- **EXERCISE BRIEF**
From the first line of the data through the line containing "Βοήθεια για τους", transcribe each line exactly. Pictures do not belong in the copy.

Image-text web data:
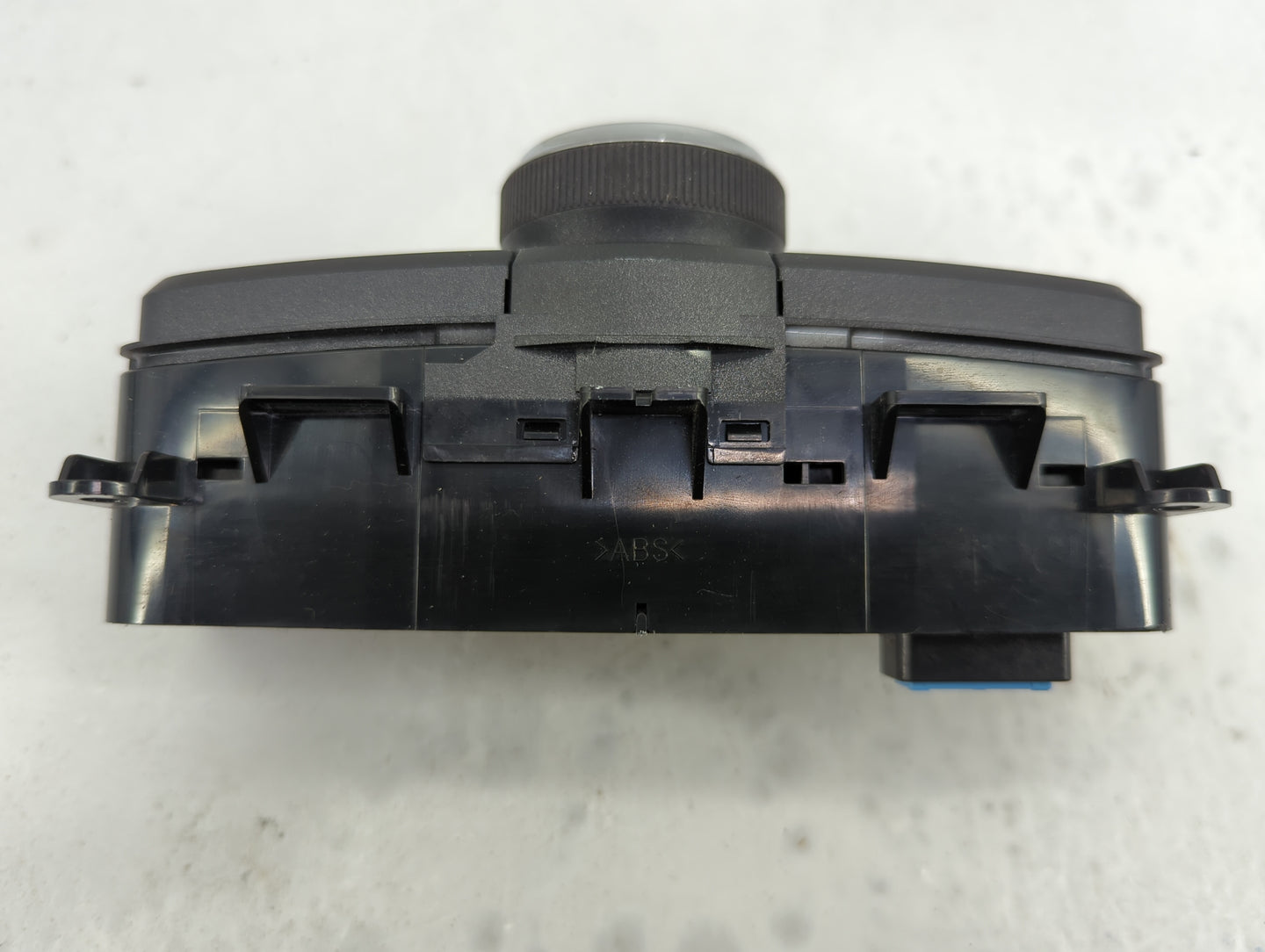 2016 Honda Odyssey Radio Control Panel Black - Oemusedautoparts1.com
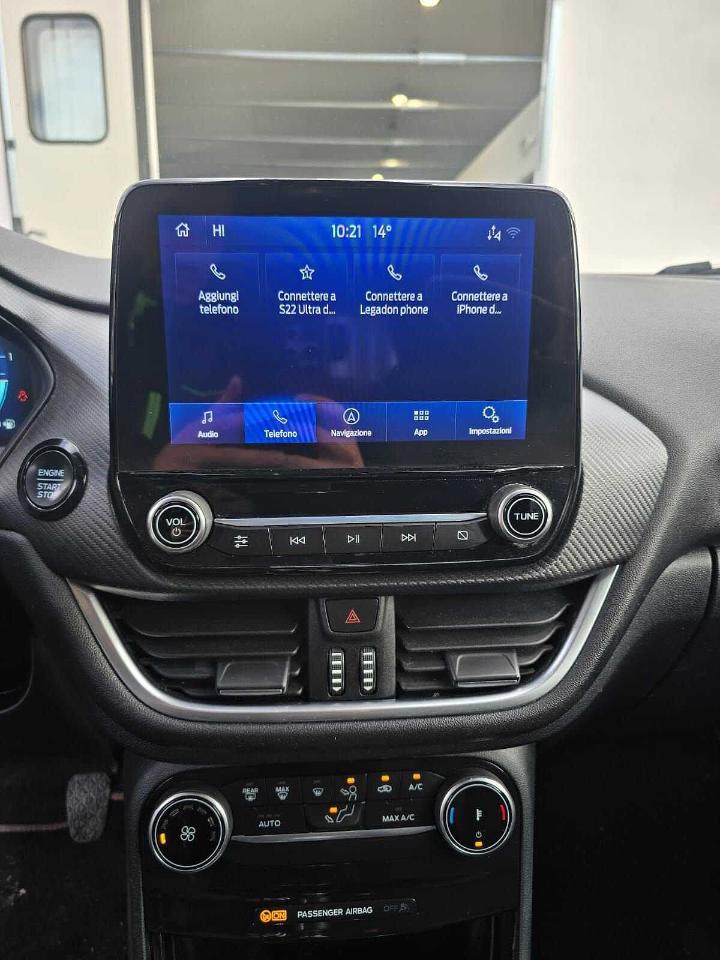 Ford Ford Puma usata 3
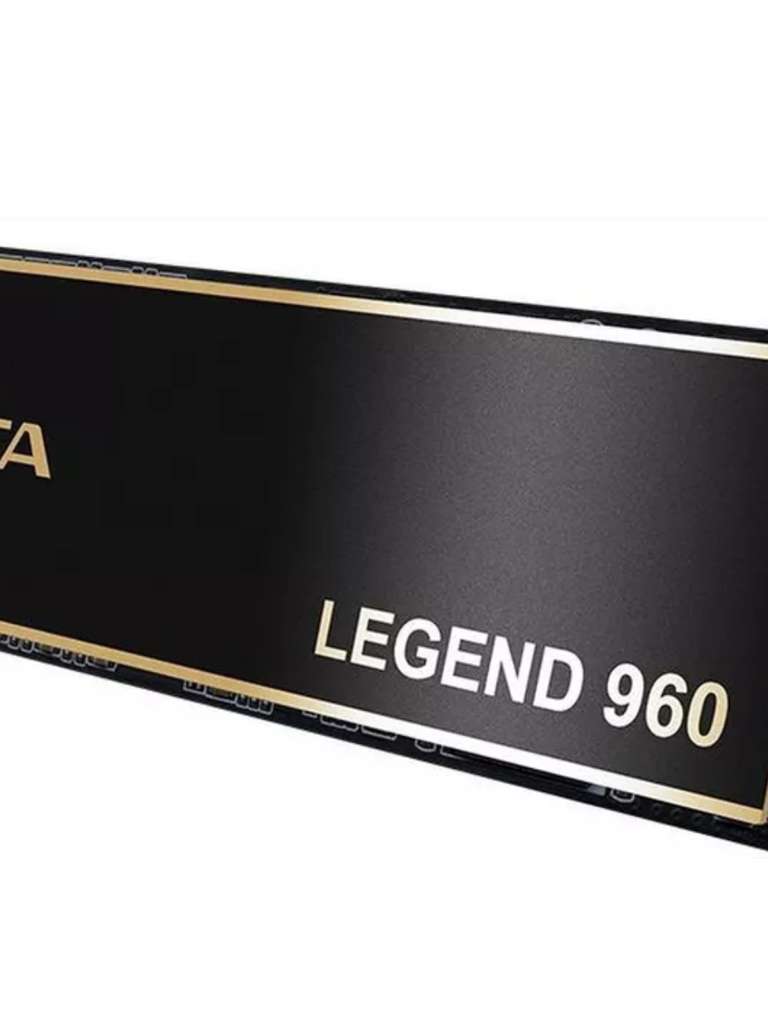 Внутренний SSD ADATA Legend 960 1ТБ (с Вайлдберриз Кошельком)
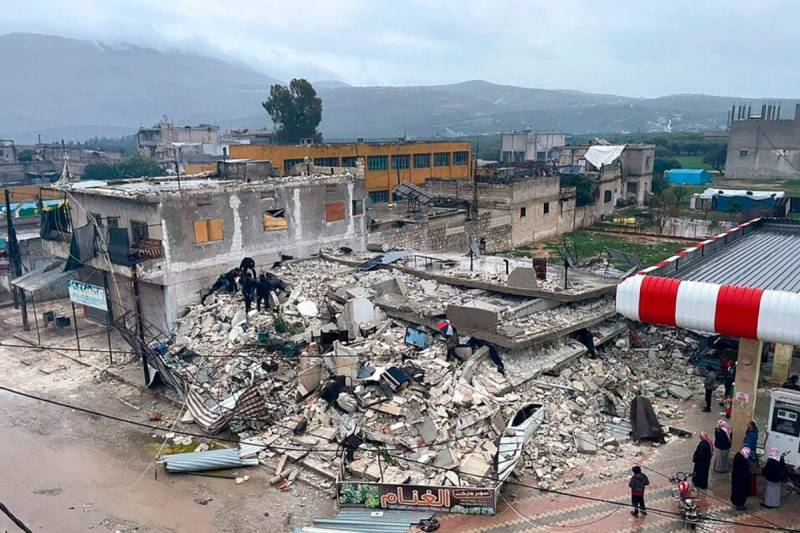 Βοήθεια για τους σεισμόπληκτους σε Τουρκία και Συρία συγκεντρώνει η Μητρόπολη Μεσσηνίας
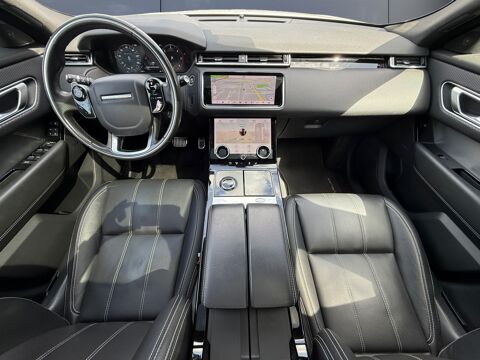 Range rover velar 3.0 D300 300 S R-dynamic 4wd Bva /Cam&eacute;ra/Radars/CarPlay/LED/ 2017 occasion 31650 Lauzerville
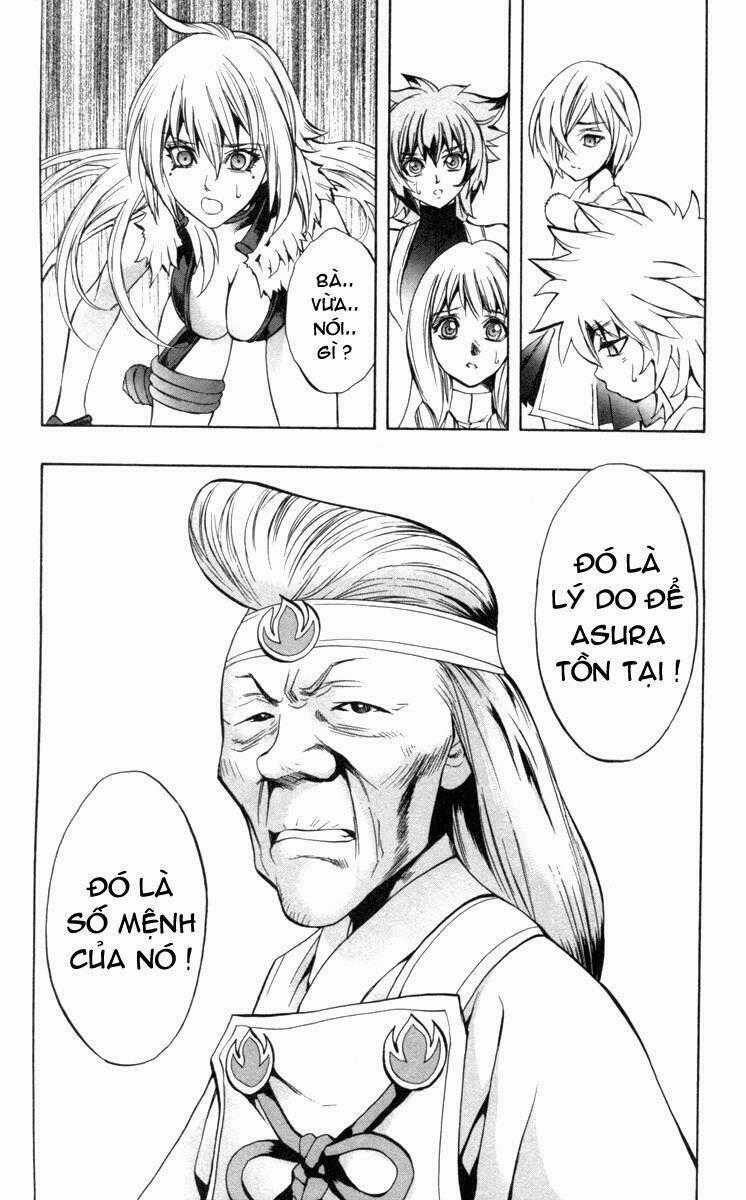 Phù thủy phép thuật Chapter 74 trang 25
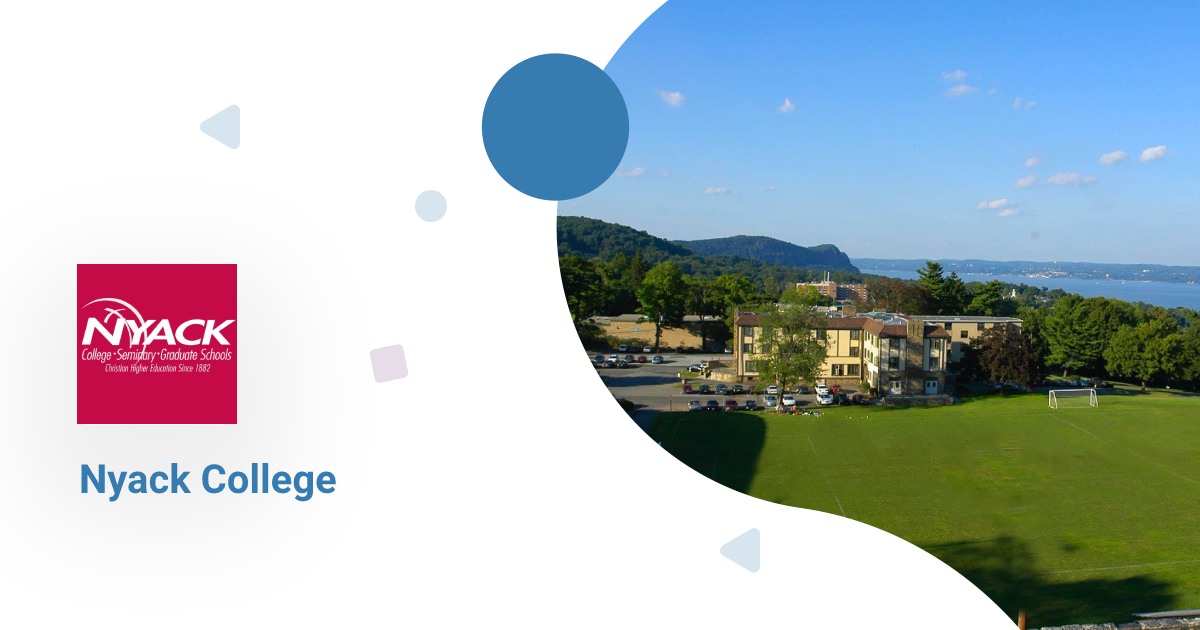 Nyack College Bachelor's and Master's Programs and Degrees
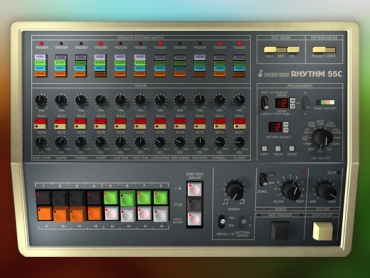 CHERRY AUDIO KR-55C Drum Machine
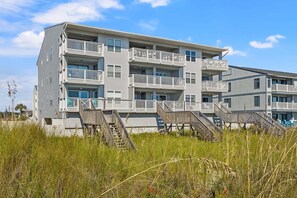 Exterior - Oceanfront North Myrtle Beach Condo | Balcony, Pool, Beach Access & WiFi (North Myrtle Beach)
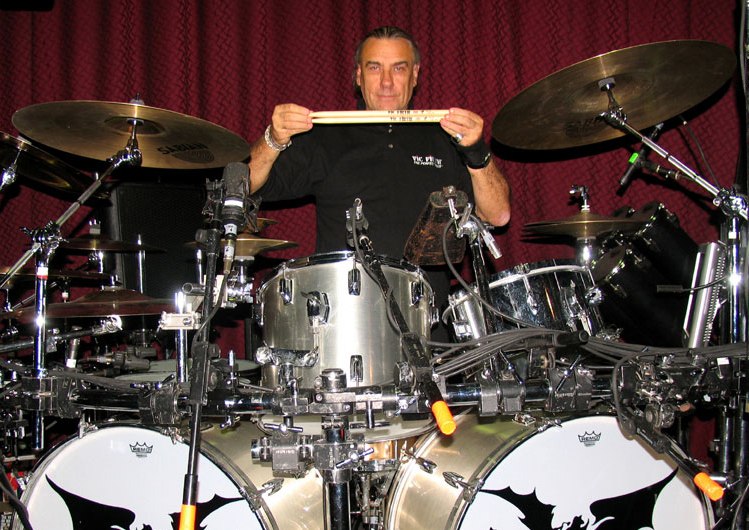 Bill Ward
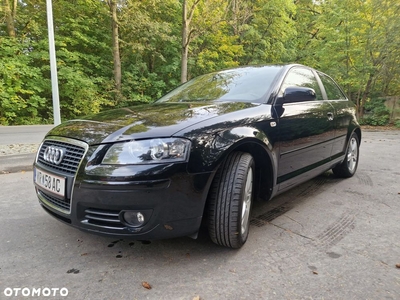 Audi A3 1.8 TFSI Ambition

- **SOLVED EXERCISE**
 2016 Honda Odyssey Radio Control Panel Black - Oemusedautoparts1.com
 Ford Ford Puma usata 3
 Внутренний SSD ADATA Legend 960 1ТБ (с Вайлдберриз Кошельком)
 Βοήθεια για τους σεισμόπληκτους σε Τουρκία και Συρία συγκεντρώνει η Μητρόπολη Μεσσηνίας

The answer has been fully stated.